We discuss several channel coding and distributed source coding setups. In these systems, the finite n induces a gap O(1/sqrt(n))to the classical performance limits. Our non-asymptotic measures refine the classical results, because for any epsilon they converge to them as n increases. Finally, we consider a distributed source coding setup with unknown source statistics. We provide an achievable feedback-based scheme whose redundancy rate is as large as O(n^-1/3). This penalty is greater than theO(1/sqrt(n)) penalty with known statistics. Unfortunately, unknown statistics may also be costly in other Shannon theory applications, in particular universal channel coding.

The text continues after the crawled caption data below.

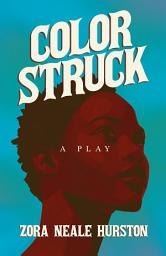 Icon image Color Struck - A Play: Including the Introductory Essay 'A Brief History of the Harlem Renaissance'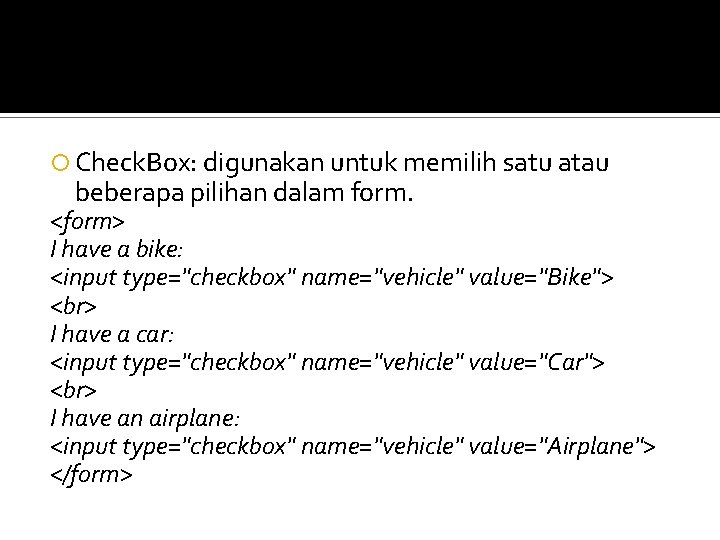 Check. Box: digunakan untuk memilih satu atau beberapa pilihan dalam form. <form> I Check. Box: digunakan untuk memilih satu atau beberapa pilihan dalam form. <form> I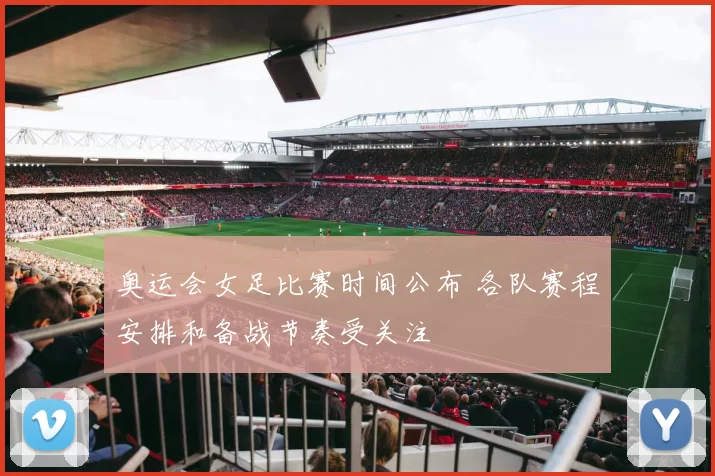 奥运会女足比赛时间公布 各队赛程安排和备战节奏受关注
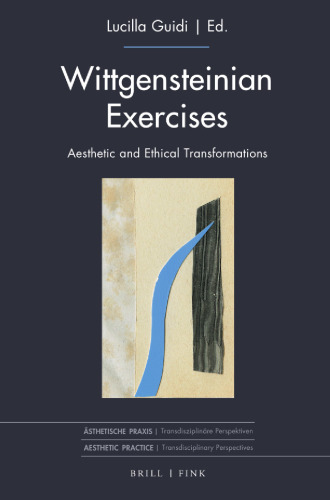 Wittgensteinian Exercises: Aesthetic and Ethical Transformations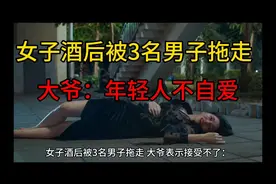 女子酒后被3名男子拖走，大爷表示接受不了：年轻人不自爱视频封面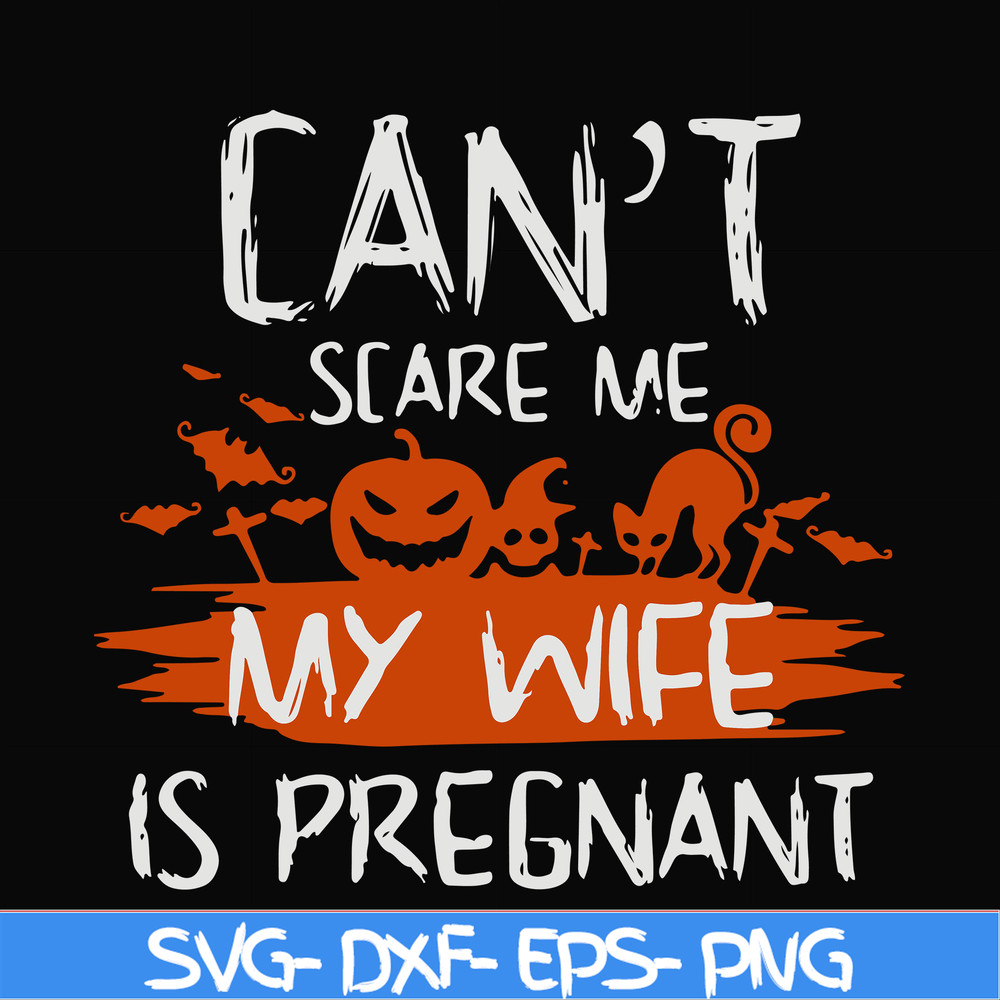 HLW0114-Can't scare me my wife is pregnant svg, png, dxf, eps digital file HLW0114.jpg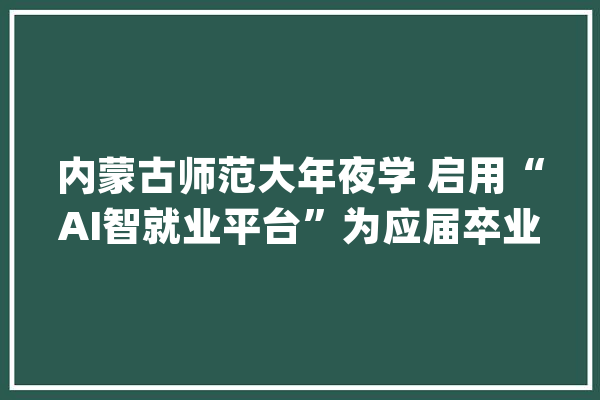 内蒙古师范大年夜学 启用“AI智就业平台”为应届卒业生供应万余岗位_内蒙古_卒业生
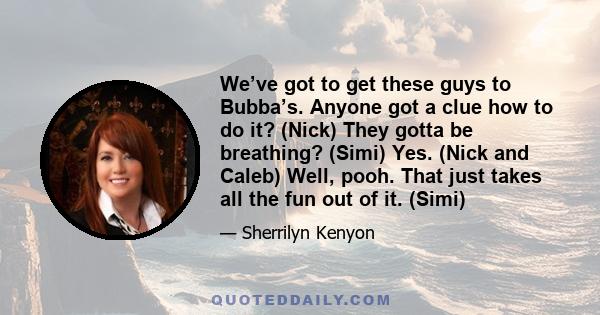 We’ve got to get these guys to Bubba’s. Anyone got a clue how to do it? (Nick) They gotta be breathing? (Simi) Yes. (Nick and Caleb) Well, pooh. That just takes all the fun out of it. (Simi)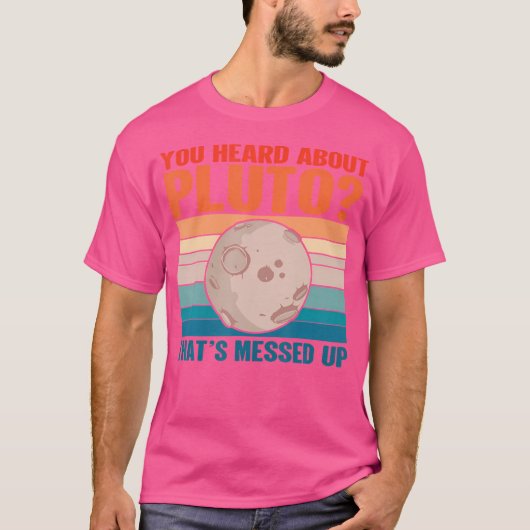 それは混乱している – Plutoについて聞いた宇宙 Tシャツ (正面)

Dror Baron received the B.Sc. (summa cum laude) and M.Sc. degrees from the Technion – Israel Institute of Technology, in 1997 and 1999, and the Ph.D. degree from the University of Illinois at Urbana-Champaign in 2003, all in electrical engineering. From 1997 to 1999 he worked at Witcom Ltd. in modem design. From 1999 to 2003 he was a research assistant at the University of Illinois at Urbana-Champaign, where he was also a visiting assistant professor in 2003. Since 2003 he has been a postdoctoral research associate in the Department of Electrical and Computer Engineering at Rice University. His research interests include information theory and signal processing.

Dr. Baron was a recipient of the 2002 M. E. Van Valkenburg Graduate Research Award, and received honorable mention in the Robert Bohrer Memorial Student Workshop in April 2002, both at the University of Illinois. He also participated from 1994 to 1997 in the Program for Outstanding Students, comprising the top 0.5% of undergraduates at the Technion.